- The Washington Times - Tuesday, November 20, 2018

Last week, President Trump awarded Sen. Orrin Hatch, the longest-serving Senate Republican ever, the Medal of Freedom. In doing so, Mr. Trump emphasized the high personal regard in which he holds Mr. Hatch, but the medal was deserved not just because the president likes the senator, but because Orrin Hatch deserves recognition as a Senate great at the end of a distinguished career.

Almost a quarter century ago, F. Clifton White, the architect of the rise of conservatives to power in the Republican Party and one of the most talented political technicians ever, wrote of the growing public hostility to politics and politicians. Politics, he wrote, was once considered a “noble calling,” but “that world is largely past … the U.S. system of government is not working as well now as it once did; it is not working in the manner our forefathers intended it to work.”

To say that things have gotten worse in the 20 or so years since White penned that lament is an understatement. It is always a mistake to assume that the men and women who led the nation in the past were more intelligent, reasonable and dedicated to actually making government work than our contemporaries; there were rogues and mountebanks to be found in the halls of Congress then as there are today. Still, the men and women White admired seem to be a vanishing breed.

One of them, Orrin Hatch of Utah, is retiring this year after serving in the Senate for 42 long years during which he has chaired and served as ranking Republican of three of the most important committees in the Senate; the Judiciary, Labor and Finance Committees. He has fought for the confirmation of conservative judicial nominees, written a major revision of the tax code and successfully fought off big labor’s attempts to gut the nation’s labor laws. He ran briefly for president in 2000, but not so secretly coveted a seat on the U.S. Supreme Court for decades. By the time a president was ready to give such an appointment serious consideration his age dictated a search for a younger nominee.

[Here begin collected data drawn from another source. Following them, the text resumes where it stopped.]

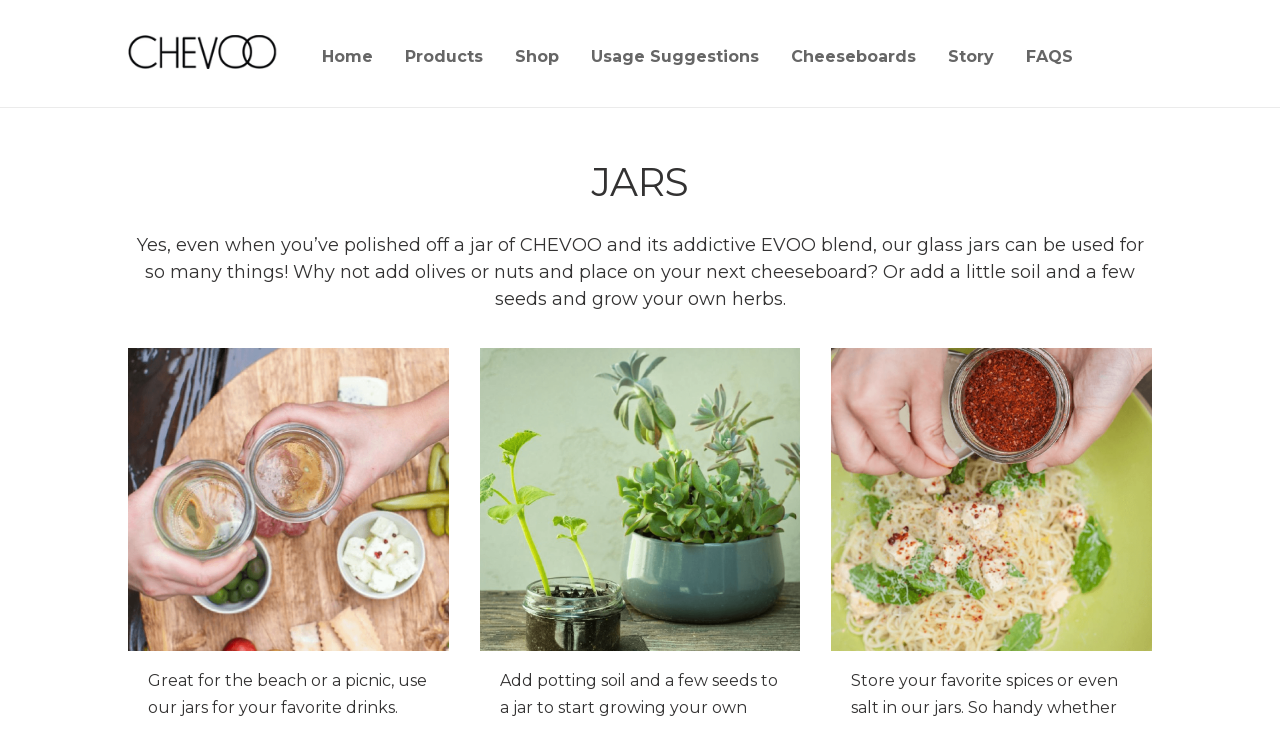

--- FILE ---
content_type: text/css
request_url: https://chevoo.com/wp-content/et-cache/464/et-core-unified-464.min.css?ver=1764982224
body_size: 256
content:
body,h1,h2,h3,h4,h5,h6{font-weight:400}.njt-nofi-container-content a{color:#fff!important}.njt-nofi-container-content a:hover{color:#fff!important;text-decoration:underline!important}.nav .menu-item a{padding:0 10px}.nav .menu-item a:last-child{padding-right:0}.current_page_item a,.nav .menu-item a:hover{text-decoration:underline!important}#menu-footer .menu-item a{padding:0 10px 0 0}.alignright{float:right;clear:both}.et-l--header .et_pb_gutters1 .et_pb_column_1_4,.et-l--header .et_pb_gutters1.et_pb_row .et_pb_column_1_4{width:18%!important;min-width:150px!important}.et-l--header .et_pb_gutters1 .et_pb_column_3_4,.et-l--header .et_pb_gutters1.et_pb_row .et_pb_column_3_4{width:82%!important}.et_pb_menu--style-centered .et_pb_menu__menu>nav>ul,.et_pb_menu--style-centered .et_pb_menu__wrap{justify-content:right!important}.et_mobile_menu{border-top:3px solid #3a3a3a;width:200px;right:0;left:auto}.productslist .et_pb_column:hover{opacity:0.9}.productslist .et_pb_column:hover a{text-decoration:underline}.wpcf7 form p{display:flex}.wpcf7 .wpcf7-submit{background:#3a3a3a;color:#fff;border:0;height:46px;font-size:14px;width:120px;display:inline;padding:0 10px}.wpcf7 .wpcf7-submit:hover{background:#5a5a5a}.wpcf7-email{display:inline-block;height:46px;padding-left:10px!important;width:auto}#cheeseboards .post-content-inner{display:block;margin-bottom:20px}#cheeseboards .post-content a.more-link{border:1px solid #000;padding:8px 10px;font-size:13px}@media(max-width:980px){.et-l--header .et_pb_gutters1 .et_pb_column_1_4,.et-l--header .et_pb_gutters1.et_pb_row .et_pb_column_1_4{width:50%!important;min-width:50px!important}.et-l--header .et_pb_gutters1 .et_pb_column_3_4,.et-l--header .et_pb_gutters1.et_pb_row .et_pb_column_3_4{width:50%!important}.et_pb_menu--style-left_aligned .et_pb_menu__wrap{justify-content:flex-start}.lwp-hide-mobile-menu.et_pb_menu .et_pb_menu__menu,.lwp-hide-mobile-menu.et_pb_fullwidth_menu .et_pb_menu__menu{display:flex!important}.lwp-hide-mobile-menu .et_mobile_nav_menu{display:none}.lwp-hide-mobile-menu.et_pb_menu .et_pb_menu__menu,.lwp-hide-mobile-menu.et_pb_fullwidth_menu .et_pb_menu__menu{display:flex!important}.lwp-hide-mobile-menu .et_mobile_nav_menu{display:none}.sfsi_shortcode_container{float:none!important;display:block;text-align:center;margin:0 auto}.norm_row{float:none;text-align:center;display:inline}.et_pb_menu .et-menu>li{padding-right:5px}.sfsi_wicons.shuffeldiv{margin:0 10px!important}}@media(max-width:550px){.wpcf7-form-control-wrap{max-width:70%}.wpcf7-email{max-width:100%}}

Mr. Hatch, a Mormon and successful attorney, moved to Utah from Pennsylvania in the late ’60s. He played a major role in Ronald Reagan’s 1976 effort to wrest the Republican presidential nomination from President Gerald Ford and when that race ended, declared himself a candidate for the Senate. In a multi-candidate field his Reaganite credentials made all the difference; he won the nomination and went on to defeat three-term incumbent Democrat Frank Moss in the general.

The late Lyn Nofziger and I played a minor role in Mr. Hatch’s primary campaign that year. Utah was Reagan country and a Reagan endorsement would give Mr. Hatch a real leg up on his opponents. The governor and future president was vacationing with his wife in Mexico when Mr. Hatch’s request came in and another Reagan aide, Mike Deaver, said the governor would not provide the requested endorsement because he had a firm policy against getting involved in primaries.

Nofziger and I went nuts. We argued to Deaver and ultimately to Reagan that he had just asked Republicans to risk their political careers by siding with him against an incumbent president of his own party and suggested as loudly as we could that it would be hypocritical and unfair to deny Mr. Hatch the support he had asked Mr. Hatch to give him. Mr. Hatch got the endorsement and the nomination.

He opposed the Equal Rights Amendment and was a consistent champion of those fighting for the rights of the unborn. In the ’80s and since he has been a staunch advocate of a Balanced Budget Amendment and foe of expensive and wasteful government spending. When judicial appointees from Robert Bork to Brett Kavanaugh have run into the leftist buzz saw, he’s always had their back.

There have been times when I’ve disagreed with him. He was a major architect and Senate supporter of the USA Patriot Act after 9/11 and some of his health care proposals while reflecting an admirable compassion were problematic in their application. He never let those disagreements with me or anyone else on the left or right undermine his friendships or ability to work with people with whom he sometimes disagreed. That is unusual in today’s political world; even more unusual than when White sensed ideological and partisan tribalism as a threat to good government.

Orrin Hatch’s performance over 42 years as a senator, justified that Reagan endorsement. He is a conservative in the Reagan tradition, which is to say that he is both a gentleman who could work across party lines without forgetting who he was or abandoning his core principles. Orrin Hatch is one of the most decent men to be found in that once noble calling and will be missed.

• David A. Keene is an editor at large for The Washington Times.